• **Task to complete**: Copy exactly the lines from the "How far apart are point" line to the end, both included, and nothing else.

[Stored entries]
--*--

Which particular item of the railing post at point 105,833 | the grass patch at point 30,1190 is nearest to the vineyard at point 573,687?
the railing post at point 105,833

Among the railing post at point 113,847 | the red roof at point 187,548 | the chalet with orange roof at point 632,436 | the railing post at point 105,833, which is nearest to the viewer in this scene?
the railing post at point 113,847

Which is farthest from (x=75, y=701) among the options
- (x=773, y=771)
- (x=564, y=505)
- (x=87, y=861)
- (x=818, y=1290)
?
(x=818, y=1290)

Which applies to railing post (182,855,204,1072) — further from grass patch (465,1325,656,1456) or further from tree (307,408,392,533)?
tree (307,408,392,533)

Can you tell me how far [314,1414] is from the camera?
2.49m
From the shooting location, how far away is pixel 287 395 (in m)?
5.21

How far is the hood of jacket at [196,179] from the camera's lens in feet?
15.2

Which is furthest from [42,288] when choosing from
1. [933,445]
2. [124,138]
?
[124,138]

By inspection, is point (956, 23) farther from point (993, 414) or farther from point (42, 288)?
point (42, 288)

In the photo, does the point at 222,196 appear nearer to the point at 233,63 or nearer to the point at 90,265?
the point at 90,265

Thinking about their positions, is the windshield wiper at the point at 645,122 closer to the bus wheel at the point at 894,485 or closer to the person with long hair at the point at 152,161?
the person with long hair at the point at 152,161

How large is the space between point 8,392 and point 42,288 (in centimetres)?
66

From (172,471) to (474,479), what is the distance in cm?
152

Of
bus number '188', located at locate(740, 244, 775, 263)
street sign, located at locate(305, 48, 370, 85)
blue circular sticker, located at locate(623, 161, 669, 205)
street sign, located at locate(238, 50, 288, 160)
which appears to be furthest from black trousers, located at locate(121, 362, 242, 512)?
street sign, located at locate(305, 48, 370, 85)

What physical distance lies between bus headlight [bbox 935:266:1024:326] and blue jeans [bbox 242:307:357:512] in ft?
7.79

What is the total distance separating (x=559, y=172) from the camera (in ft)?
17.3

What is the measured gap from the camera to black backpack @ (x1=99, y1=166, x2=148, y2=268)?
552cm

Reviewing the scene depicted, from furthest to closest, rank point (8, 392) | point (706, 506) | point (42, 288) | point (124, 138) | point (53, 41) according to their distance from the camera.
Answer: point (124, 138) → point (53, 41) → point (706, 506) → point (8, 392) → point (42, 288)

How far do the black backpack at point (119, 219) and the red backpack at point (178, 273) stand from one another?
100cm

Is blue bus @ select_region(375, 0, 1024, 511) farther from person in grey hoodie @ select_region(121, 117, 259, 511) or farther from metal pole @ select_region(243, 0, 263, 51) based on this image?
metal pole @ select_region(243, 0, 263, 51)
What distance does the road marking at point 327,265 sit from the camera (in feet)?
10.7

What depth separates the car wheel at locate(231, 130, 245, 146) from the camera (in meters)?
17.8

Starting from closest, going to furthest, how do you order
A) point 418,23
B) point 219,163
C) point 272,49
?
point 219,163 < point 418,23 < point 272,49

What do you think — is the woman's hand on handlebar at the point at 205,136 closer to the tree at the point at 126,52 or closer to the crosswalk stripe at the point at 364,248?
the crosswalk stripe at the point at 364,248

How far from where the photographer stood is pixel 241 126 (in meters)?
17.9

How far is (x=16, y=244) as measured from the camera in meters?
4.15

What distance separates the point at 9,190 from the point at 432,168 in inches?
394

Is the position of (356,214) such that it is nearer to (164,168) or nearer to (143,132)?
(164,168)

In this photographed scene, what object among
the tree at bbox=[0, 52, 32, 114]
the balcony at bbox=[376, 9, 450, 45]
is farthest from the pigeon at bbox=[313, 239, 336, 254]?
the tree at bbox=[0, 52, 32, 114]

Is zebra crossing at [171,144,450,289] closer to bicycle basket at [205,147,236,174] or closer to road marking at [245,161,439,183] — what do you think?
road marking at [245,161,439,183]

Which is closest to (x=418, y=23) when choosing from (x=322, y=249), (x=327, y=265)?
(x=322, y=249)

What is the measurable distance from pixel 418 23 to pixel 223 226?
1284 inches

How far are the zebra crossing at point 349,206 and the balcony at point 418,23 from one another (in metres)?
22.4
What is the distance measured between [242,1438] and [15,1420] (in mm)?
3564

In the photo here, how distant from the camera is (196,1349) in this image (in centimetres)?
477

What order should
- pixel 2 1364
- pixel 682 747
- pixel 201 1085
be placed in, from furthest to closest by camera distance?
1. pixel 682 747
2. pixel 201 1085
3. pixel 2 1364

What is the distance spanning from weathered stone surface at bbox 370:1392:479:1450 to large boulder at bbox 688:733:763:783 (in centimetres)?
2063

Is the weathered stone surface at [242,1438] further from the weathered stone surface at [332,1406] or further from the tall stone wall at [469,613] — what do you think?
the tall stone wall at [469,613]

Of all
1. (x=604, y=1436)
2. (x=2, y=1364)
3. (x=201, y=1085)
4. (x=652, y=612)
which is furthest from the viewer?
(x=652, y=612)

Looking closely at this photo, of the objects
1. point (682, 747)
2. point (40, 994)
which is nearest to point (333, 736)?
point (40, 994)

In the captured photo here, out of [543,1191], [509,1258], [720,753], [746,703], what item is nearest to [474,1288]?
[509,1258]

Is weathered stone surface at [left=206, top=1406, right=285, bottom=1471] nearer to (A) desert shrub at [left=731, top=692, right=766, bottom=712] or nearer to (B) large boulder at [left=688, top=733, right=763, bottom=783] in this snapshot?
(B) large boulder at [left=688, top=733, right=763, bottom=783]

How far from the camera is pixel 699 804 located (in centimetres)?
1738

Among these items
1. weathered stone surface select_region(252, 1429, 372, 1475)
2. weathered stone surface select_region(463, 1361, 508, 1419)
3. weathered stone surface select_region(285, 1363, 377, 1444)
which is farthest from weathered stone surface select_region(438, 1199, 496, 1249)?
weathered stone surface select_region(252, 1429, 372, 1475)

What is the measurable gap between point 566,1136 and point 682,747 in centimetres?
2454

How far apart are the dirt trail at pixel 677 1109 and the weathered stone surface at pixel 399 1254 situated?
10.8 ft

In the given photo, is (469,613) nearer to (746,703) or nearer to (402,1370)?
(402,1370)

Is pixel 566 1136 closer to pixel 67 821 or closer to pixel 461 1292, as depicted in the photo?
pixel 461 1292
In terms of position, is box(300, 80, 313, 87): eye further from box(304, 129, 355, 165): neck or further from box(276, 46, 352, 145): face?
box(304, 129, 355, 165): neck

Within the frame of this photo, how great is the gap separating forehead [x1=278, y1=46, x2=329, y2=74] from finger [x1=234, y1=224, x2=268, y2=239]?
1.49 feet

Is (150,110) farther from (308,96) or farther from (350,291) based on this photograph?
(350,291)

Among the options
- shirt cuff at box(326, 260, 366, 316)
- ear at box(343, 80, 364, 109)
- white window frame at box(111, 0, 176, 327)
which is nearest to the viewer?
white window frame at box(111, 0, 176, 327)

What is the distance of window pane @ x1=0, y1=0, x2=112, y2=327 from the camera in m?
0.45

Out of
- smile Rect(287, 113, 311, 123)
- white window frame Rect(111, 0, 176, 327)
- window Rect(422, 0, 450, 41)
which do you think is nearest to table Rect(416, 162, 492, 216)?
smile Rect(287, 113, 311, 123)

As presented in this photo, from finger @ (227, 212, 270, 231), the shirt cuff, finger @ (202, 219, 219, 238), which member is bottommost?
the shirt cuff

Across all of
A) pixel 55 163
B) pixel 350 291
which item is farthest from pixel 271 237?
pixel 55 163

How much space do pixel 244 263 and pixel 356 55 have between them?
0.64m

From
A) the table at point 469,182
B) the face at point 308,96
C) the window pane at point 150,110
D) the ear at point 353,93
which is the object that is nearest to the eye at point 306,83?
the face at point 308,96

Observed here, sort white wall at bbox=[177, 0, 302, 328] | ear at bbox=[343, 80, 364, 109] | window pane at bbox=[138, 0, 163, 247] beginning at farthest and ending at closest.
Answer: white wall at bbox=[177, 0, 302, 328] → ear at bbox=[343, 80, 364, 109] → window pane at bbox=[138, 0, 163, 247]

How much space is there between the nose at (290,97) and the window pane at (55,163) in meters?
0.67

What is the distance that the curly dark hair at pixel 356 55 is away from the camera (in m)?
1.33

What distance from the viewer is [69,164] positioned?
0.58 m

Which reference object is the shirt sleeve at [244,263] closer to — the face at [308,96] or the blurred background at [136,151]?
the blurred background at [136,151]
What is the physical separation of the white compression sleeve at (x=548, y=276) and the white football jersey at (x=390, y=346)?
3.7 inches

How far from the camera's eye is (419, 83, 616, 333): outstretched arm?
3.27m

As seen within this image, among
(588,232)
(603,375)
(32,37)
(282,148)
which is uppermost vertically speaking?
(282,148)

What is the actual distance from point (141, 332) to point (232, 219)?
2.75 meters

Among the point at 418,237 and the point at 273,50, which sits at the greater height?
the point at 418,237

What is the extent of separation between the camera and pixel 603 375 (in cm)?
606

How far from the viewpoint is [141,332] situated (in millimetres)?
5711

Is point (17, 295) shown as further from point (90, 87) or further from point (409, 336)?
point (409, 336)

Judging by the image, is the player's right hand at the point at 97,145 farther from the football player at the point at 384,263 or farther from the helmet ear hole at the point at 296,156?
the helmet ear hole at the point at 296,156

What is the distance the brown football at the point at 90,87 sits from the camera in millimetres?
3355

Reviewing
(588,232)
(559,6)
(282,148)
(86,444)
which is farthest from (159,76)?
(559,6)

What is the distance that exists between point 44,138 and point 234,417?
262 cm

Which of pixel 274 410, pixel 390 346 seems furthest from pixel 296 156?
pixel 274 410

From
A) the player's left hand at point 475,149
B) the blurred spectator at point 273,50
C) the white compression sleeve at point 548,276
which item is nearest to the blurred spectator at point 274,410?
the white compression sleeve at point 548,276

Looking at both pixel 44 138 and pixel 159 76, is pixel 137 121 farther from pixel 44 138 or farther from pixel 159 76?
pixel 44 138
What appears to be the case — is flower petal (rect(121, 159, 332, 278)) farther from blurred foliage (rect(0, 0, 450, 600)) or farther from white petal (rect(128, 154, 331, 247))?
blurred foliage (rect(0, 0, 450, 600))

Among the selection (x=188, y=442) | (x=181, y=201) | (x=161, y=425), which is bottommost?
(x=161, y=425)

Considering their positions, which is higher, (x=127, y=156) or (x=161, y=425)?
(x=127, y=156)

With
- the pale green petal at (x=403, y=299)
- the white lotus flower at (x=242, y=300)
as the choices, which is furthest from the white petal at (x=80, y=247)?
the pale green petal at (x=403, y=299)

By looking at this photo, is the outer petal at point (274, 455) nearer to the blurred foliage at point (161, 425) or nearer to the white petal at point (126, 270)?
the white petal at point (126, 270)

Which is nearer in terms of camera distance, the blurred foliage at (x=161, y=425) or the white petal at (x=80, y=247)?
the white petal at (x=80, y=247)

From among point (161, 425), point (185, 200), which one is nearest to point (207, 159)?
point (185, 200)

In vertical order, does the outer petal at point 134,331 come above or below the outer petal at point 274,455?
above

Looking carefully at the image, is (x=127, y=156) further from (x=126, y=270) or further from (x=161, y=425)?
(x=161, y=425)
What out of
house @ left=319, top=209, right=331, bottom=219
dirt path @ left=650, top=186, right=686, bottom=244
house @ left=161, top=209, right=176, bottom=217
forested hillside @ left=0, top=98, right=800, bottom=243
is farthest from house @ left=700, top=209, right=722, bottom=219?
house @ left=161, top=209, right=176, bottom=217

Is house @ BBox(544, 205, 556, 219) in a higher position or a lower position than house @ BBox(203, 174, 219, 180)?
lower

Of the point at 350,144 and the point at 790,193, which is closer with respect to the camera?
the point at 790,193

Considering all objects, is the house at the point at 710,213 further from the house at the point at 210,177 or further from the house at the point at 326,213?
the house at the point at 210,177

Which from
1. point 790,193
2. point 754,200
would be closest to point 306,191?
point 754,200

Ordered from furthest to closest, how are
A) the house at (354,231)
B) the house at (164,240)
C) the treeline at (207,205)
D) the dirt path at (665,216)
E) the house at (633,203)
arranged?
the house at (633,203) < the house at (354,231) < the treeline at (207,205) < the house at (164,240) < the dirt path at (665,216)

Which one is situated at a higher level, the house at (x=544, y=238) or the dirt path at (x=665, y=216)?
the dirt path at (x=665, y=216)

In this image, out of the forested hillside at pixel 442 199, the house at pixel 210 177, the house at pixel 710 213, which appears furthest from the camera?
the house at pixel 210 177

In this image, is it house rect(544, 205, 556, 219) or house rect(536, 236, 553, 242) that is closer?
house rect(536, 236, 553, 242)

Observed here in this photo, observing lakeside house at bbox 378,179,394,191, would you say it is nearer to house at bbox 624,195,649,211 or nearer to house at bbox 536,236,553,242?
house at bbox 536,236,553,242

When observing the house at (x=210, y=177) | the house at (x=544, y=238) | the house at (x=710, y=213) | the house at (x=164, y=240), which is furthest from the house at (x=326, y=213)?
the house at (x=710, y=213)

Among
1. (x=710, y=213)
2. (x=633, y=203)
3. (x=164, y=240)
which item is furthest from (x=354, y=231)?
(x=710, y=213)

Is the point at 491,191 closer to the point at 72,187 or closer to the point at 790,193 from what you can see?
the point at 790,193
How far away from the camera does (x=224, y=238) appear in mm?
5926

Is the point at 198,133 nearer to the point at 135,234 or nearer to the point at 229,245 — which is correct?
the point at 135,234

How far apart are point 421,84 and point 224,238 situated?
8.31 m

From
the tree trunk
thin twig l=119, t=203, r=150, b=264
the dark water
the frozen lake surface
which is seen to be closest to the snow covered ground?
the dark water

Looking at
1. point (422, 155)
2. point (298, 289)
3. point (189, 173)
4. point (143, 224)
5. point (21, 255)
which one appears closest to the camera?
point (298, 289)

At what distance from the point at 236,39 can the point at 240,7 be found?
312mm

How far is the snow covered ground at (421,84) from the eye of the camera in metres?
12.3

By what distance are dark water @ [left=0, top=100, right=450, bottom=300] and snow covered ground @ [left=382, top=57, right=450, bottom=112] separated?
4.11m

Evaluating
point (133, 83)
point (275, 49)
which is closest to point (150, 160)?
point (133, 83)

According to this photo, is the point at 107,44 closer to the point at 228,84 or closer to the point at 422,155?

--*--

• **Answer below**:
How far apart are point 421,84 and point 224,238 situated?
8.31 m

From
the tree trunk
thin twig l=119, t=203, r=150, b=264
the dark water
the frozen lake surface
which is seen to be closest to the snow covered ground?
the dark water

Looking at
1. point (422, 155)
2. point (298, 289)
3. point (189, 173)
4. point (143, 224)
5. point (21, 255)
which one appears closest to the camera?
point (298, 289)

At what distance from the point at 236,39 can the point at 240,7 be found?
312mm

How far is the snow covered ground at (421,84) from the eye of the camera in metres?
12.3

By what distance are dark water @ [left=0, top=100, right=450, bottom=300] and snow covered ground @ [left=382, top=57, right=450, bottom=112] separated?
4.11m

Evaluating
point (133, 83)
point (275, 49)
which is closest to point (150, 160)?
point (133, 83)

According to this photo, is the point at 107,44 closer to the point at 228,84 or closer to the point at 422,155?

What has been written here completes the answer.